→ **Предложенный отрывок**:
Таким образом, существуют не только цельные роли, но и комбинации ролей. Особенная роль - это роль мастерового-философа. Она настолько прекрасна, что занимает одно из почетнейших и любимых мест в репертуаре художника, она существует до сегодняшнего дня. Мы видим бородатого человека, стоящего на лесах, типа Феофана Грека, который не только рисовал, но и устраивал лекции, поучал разным вещам, держа банку с краской в руке. Это сладкое состояние, - я и рисую, и поучаю, настолько прекрасно, что комбинация мастерового с философом известна в России в разные времена. Мы знаем ее в лице Фаворского, Филонова, Шварцмана и др. Эти две роли поддерживали одна другую.


Уорхол - заведомый безумец, странный тип, но поведение его абсолютно прагматично и напоминает поведение менеджера.
Эти роли, обладающие “довеском”, как говорил Малевич - прибавочным элементом хорошо распознаются обществом. Это одна из самых выгодных сегодня ролей.

 

Пепперштейн: Это правда. Именно стратегия Уорхола одержала на данный период победу.

 

Кабаков: Но если обратиться к прошлому, увидим, что комбинация художника с практическим деятелем вызывала не менее большой успех и доверие общества. Например, Рубенс, будучи прекрасным художником, был прекрасным дипломатом, шпионом, что вызывало огромное уважение к нему общества. Веласкес был крупным стратегом, советником Филиппа и разделял многие политические стратегии этого короля. Двойная комбинация художника, который старается быть притворщиком и участвовать в этой жизни, многих если не приводит в восторг, то вызывает глубокое уважение.


Таким образом, сегодняшний тип нормального художника это отнюдь не тип настоящего предпринимателя, но человека, играющего в предпринимателя. Благодаря особому фокусу в игре его допускают до больших денег и до удач его предприятий.

 

Гройс: Когда мы сейчас обсуждаем роли, функции, место и положение художника в обществе, я думаю, что мы игнорируем одну очень важную роль , которая длительное время была нашей ролью, из которой мы собственно вышли. В этом смысле, это слепое пятно в нашей дискуссии. Это функция неофициального художника в Советском Союзе. На самом деле, это была та ситуация, которая у всех нас троих присутствующих сформировала представление о том, чем является художник. Все остальные наши разговоры являются чисто теоретическими. Но эта ситуация являлась действительно психологически решающей.


Я тоже вышел из этой ситуации, но не в качестве художника, а в качестве участника неофициальной художественной системы. И я вижу очень большую разницу между тем самосознанием, которое дает эта система, и любым другим.

→ **Данные**:
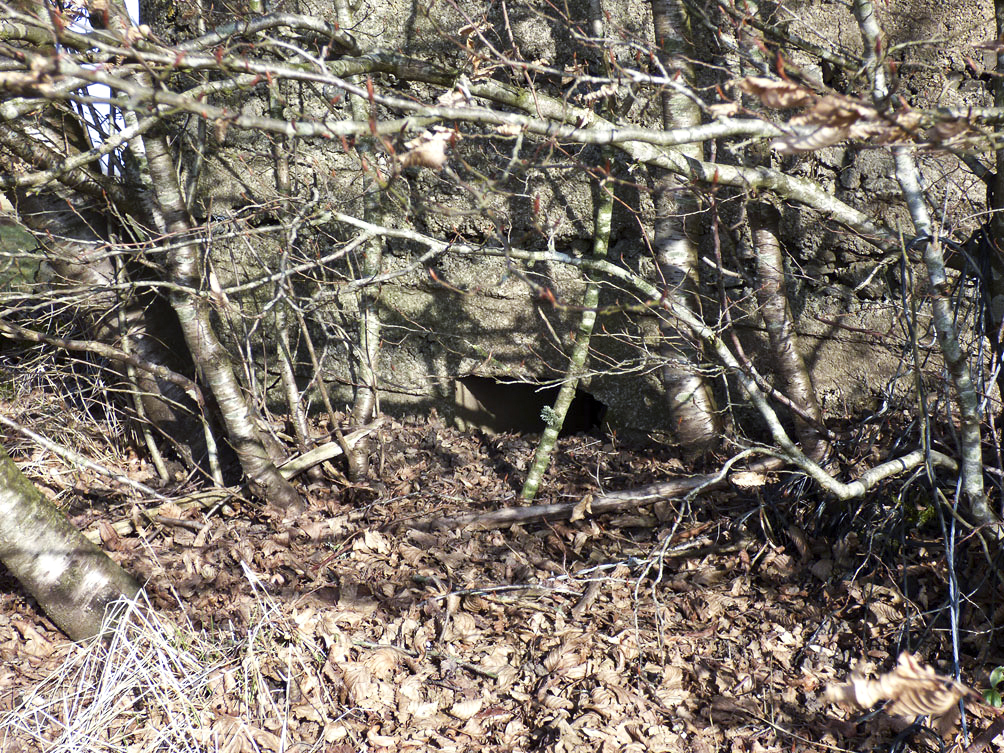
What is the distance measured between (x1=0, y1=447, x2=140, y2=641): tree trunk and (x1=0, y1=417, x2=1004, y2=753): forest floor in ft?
0.64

→ **Что требуется**: Пожалуйста, перепишите дословно фрагмент отрывка о ролях художника от слов «Таким образом, существуют» до слов «поддерживали одна другую.» включительно.

→ **Итог упражнения**:
Таким образом, существуют не только цельные роли, но и комбинации ролей. Особенная роль - это роль мастерового-философа. Она настолько прекрасна, что занимает одно из почетнейших и любимых мест в репертуаре художника, она существует до сегодняшнего дня. Мы видим бородатого человека, стоящего на лесах, типа Феофана Грека, который не только рисовал, но и устраивал лекции, поучал разным вещам, держа банку с краской в руке. Это сладкое состояние, - я и рисую, и поучаю, настолько прекрасно, что комбинация мастерового с философом известна в России в разные времена. Мы знаем ее в лице Фаворского, Филонова, Шварцмана и др. Эти две роли поддерживали одна другую.